Cite as: http://hdl.handle.net/21.11116/0000-0008-0ED6-8
Abstract
Cell activation of different cell types is accompanied by receptor-mediated stimulation of phospholipase C and a consequent breakdown of phosphatidylinositol 4,5-bisphosphate. Evidence suggests that GTP-binding proteins are involved in this signal transduction mechanism, which couples receptors to phospholipase C. Both the hydrolysis products diacylglycerol (DG) and inositol 1,4,5-trisphosphate (IP3) are intracellular messengers for cellular responses such as secretion, as illustrated by the pancreatic acinar cell.

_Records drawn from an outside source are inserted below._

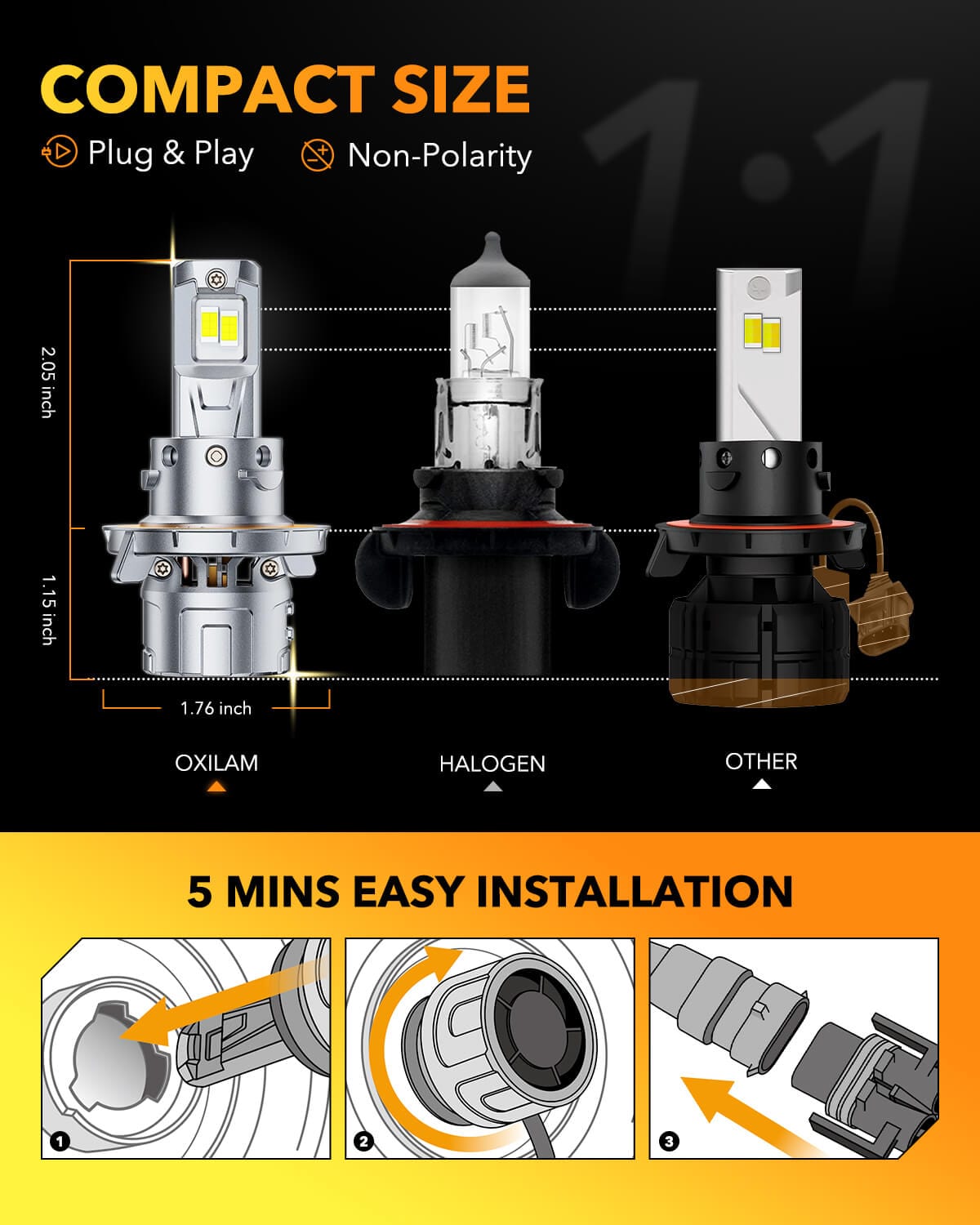 COMPACT SIZE

Plug & Play

Non-Polarity

1:1

2.05 inch

1.15 inch

1.76 inch

OXILAM

HALOGEN

OTHER

5 MINS EASY INSTALLATION

1

2

3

IP3 releases Ca2+ from a nonmitochondrial Ca2+ pool likely to be the endoplasmic reticulum (ER). This Ca2+ release leads to a transient rise in the cytosolic free Ca2+ concentration from approximately 100 to approximately 800 nmol/liter, by which enzyme secretion is initiated. For sustained secretion, Ca2+ influx into the cell is necessary to keep the cytosolic free Ca2+ concentration at a slightly elevated level. Activation of protein kinase C by DG and Ca2+ seems to play a major role in the second, sustained phase of secretion. Ca2+ reuptake into the ER and Ca2+ extrusion from the cell are achieved by (Ca2+ + Mg2+)-ATPase in both the ER and the plasma membrane as well as by an Na+/Ca2+ exchange in the latter. In the final step of exocytosis, protein phosphorylation by Ca2+-, DG-, and cAMP-dependent protein kinases is probably involved.